◆ **GIVEN INSTRUCTION**
Starting at the line that has "What does the" and continuing through the end of the records, rewrite those lines with "scene" swapped for "view" and nothing else altered.

A block of data:

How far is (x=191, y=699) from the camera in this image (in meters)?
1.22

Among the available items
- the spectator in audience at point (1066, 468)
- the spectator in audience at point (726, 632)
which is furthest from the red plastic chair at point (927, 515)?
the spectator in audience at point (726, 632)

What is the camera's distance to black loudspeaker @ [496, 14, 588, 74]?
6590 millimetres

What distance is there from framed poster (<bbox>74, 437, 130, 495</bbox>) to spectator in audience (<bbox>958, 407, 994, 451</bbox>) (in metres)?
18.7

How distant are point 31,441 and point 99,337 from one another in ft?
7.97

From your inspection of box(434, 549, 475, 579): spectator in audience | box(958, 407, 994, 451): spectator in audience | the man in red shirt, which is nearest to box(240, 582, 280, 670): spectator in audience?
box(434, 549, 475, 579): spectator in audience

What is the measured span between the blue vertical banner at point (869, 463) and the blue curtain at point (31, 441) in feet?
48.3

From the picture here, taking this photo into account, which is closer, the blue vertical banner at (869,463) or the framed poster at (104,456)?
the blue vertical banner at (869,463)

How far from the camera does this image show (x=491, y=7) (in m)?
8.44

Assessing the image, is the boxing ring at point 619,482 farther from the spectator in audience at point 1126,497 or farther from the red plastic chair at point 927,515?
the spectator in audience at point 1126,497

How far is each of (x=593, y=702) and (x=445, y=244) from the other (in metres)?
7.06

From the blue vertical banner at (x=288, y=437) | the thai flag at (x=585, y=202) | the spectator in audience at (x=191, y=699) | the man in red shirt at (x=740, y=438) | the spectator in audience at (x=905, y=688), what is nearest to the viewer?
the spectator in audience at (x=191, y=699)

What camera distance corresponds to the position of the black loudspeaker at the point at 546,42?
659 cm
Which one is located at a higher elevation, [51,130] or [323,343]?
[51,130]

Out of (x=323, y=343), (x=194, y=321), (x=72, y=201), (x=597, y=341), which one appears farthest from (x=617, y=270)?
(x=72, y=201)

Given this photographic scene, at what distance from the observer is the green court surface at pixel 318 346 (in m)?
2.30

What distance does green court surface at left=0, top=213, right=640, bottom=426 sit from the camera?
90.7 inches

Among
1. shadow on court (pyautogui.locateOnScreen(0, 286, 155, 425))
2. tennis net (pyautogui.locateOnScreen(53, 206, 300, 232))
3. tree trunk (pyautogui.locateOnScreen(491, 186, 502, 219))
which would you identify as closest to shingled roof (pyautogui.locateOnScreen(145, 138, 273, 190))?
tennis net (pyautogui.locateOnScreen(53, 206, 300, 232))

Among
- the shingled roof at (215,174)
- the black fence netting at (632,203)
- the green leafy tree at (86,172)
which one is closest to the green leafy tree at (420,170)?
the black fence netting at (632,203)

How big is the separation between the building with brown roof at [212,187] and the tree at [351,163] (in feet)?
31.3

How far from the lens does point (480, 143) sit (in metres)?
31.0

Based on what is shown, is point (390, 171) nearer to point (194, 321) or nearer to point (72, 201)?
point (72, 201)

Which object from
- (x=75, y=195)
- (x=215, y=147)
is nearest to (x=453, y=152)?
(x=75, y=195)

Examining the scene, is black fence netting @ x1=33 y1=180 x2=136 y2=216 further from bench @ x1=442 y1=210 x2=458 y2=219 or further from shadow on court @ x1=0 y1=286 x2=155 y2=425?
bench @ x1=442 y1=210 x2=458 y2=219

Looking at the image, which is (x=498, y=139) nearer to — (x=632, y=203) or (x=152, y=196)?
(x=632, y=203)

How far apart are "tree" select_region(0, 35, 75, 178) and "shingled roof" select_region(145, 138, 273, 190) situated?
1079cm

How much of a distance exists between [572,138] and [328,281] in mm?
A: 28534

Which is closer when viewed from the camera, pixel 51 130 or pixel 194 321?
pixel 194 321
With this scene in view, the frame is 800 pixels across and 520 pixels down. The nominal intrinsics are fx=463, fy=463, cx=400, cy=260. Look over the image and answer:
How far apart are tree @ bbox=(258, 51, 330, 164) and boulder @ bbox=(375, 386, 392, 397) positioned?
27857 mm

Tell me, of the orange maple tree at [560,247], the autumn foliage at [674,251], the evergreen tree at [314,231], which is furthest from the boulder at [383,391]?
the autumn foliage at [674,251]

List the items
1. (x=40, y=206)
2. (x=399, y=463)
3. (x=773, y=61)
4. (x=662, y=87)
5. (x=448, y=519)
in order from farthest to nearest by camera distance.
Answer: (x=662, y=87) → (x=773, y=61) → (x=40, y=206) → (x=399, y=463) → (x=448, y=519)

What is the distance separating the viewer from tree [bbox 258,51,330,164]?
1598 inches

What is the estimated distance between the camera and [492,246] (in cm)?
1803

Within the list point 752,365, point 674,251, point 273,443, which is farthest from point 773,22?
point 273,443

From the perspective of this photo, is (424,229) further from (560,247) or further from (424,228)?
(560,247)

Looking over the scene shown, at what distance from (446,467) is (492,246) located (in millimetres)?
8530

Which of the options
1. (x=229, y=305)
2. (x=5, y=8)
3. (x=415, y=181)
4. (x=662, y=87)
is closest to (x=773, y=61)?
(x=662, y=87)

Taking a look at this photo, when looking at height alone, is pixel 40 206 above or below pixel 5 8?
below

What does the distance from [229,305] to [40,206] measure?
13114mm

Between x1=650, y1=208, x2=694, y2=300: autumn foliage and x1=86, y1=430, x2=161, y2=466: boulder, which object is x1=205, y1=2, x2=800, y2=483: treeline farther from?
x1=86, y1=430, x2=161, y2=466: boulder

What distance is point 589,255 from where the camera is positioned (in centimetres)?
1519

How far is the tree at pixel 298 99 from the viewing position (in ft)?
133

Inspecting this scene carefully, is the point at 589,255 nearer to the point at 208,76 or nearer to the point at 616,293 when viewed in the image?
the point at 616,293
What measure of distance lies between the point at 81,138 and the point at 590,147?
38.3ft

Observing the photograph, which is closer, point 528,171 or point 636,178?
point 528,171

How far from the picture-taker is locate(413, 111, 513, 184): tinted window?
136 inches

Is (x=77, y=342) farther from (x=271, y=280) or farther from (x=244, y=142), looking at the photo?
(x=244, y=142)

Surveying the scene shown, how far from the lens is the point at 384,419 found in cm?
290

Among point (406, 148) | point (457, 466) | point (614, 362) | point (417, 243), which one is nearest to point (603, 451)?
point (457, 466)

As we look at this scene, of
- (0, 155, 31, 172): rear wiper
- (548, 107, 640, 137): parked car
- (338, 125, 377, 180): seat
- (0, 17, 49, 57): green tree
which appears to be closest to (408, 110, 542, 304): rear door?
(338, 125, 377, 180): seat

◆ **FINAL ANSWER**
What does the distance from [229,305] to [40,206] measure?
13114mm

Between x1=650, y1=208, x2=694, y2=300: autumn foliage and x1=86, y1=430, x2=161, y2=466: boulder, which object is x1=205, y1=2, x2=800, y2=483: treeline farther from?
x1=86, y1=430, x2=161, y2=466: boulder

What distance is point 589,255 from where the camera is positioned (in centimetres)?
1519

How far is the tree at pixel 298 99 from the viewing position (in ft)?
133

Inspecting this view carefully, is the point at 589,255 nearer to the point at 208,76 or nearer to the point at 616,293 when viewed in the image?
the point at 616,293
What measure of distance lies between the point at 81,138 and the point at 590,147?
38.3ft

Observing the photograph, which is closer, point 528,171 or point 636,178?
point 528,171

How far from the picture-taker is locate(413, 111, 513, 184): tinted window?
136 inches

Is (x=77, y=342) farther from (x=271, y=280) or farther from (x=244, y=142), looking at the photo?
(x=244, y=142)

Surveying the view shown, how far from the lens is the point at 384,419 found in cm?
290

Among point (406, 148) | point (457, 466) | point (614, 362) | point (417, 243), which one is nearest to point (603, 451)?
point (457, 466)

As we look at this view, of
- (0, 155, 31, 172): rear wiper
- (548, 107, 640, 137): parked car
- (338, 125, 377, 180): seat
- (0, 17, 49, 57): green tree
which appears to be closest to (408, 110, 542, 304): rear door?
(338, 125, 377, 180): seat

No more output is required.